§ Questions:
a) According to the article on the Missionaries of Charity, how many orphanages does the organization run in India?
b) Summarize the article on the Missionaries of Charity in two sentences.
c) Transcribe the portion of the article on the Missionaries of Charity starting at "The announcement came" and ending at "the new norms.".

Missionaries of Charity says will give up adoption centres
Organisation says it can’t follow new adoption rule that allows single, divorced and separated people to adopt children.india Updated: Oct 10, 2015 19:45 IST
The Missionaries of Charity founded by Nobel laureate Mother Teresa has voluntarily given up their status to run adoption homes in India as they won’t be able to comply with the new adoption rules notified by the government in July, the global organisation said on Saturday.
Though the charity did not cite any reasons for the decision, taken two months ago at its Kolkata-based headquarters, Women and Child Development ministry officials said that one of the provisions in the new rules related to allowing single, divorced and separated people to adopt children were in conflict with the Catholic organisation’s religious and ideological beliefs.
“If we were to continue the work set up by Mother Teresa, complying with all the provisions would have been difficult for us,” Sunita Kumar, Missionaries of Charity spokesperson, said in a statement issued on Saturday.
The organisation runs 16 orphanages in India under the name of Nirmala Shishu Bhawan, providing shelter, food, medical care and schooling to abandoned and destitute children. Of this 13 were authorised by the government to run adoption centres.
Mother Teresa passed away in 1997 at the age of 87.
In their statement the Missionaries of Charity said that they are voluntarily discontinuing all their adoption work in India. This follows there letter to Central Adoption Resource Authority (CARA) last month seeking de-recognition of their adoption homes.
The charity described as “a fruitful and rewarding experience” its adoption work and vowed to “serve wholeheartedly and free of charge -- unwed mothers, children with malnutrition and differently-abled children -- in all homes/centres run by us, irrespective of caste, creed and religion.”
The announcement came two days after Union women and child development minister Maneka Gandhi had said that the government would be forced to de-recognise the charity’s adoption centres if it failed to conform to the new rules which allows single people to register online and apply for adoption.
“They have cited ideological issues with our adoption guidelines related to giving a child up for adoption to single, unwed mothers. They have their own agenda and now when they have to come under a unified secular agenda they are refusing it,” Gandhi had said.
Gandhi’s ministry is also planning to reach out to the Missionaries of Charity and convince them to adhere to the new norms.
“We are trying to persuade them because they are valuable, good people and have experience. But if they do not follow the central guidelines we will be left with no option but to de-recognise the orphanages run by them and shift the children to other places,” the WCD minister had said.

§ Given data:
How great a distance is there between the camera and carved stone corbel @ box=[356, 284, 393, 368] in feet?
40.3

§ Expected results:
a) It runs 16 orphanages in India under the name of Nirmala Shishu Bhawan.

b) The Missionaries of Charity, founded by Mother Teresa, has voluntarily given up its status to run adoption homes in India because it would be unable to comply with new adoption rules notified by the government in July. Ministry officials said a provision allowing single, divorced and separated people to adopt conflicted with the organization's beliefs, and the announcement came two days after minister Maneka Gandhi said its adoption centers would be de-recognized if it failed to conform.

c)
The announcement came two days after Union women and child development minister Maneka Gandhi had said that the government would be forced to de-recognise the charity’s adoption centres if it failed to conform to the new rules which allows single people to register online and apply for adoption.
“They have cited ideological issues with our adoption guidelines related to giving a child up for adoption to single, unwed mothers. They have their own agenda and now when they have to come under a unified secular agenda they are refusing it,” Gandhi had said.
Gandhi’s ministry is also planning to reach out to the Missionaries of Charity and convince them to adhere to the new norms.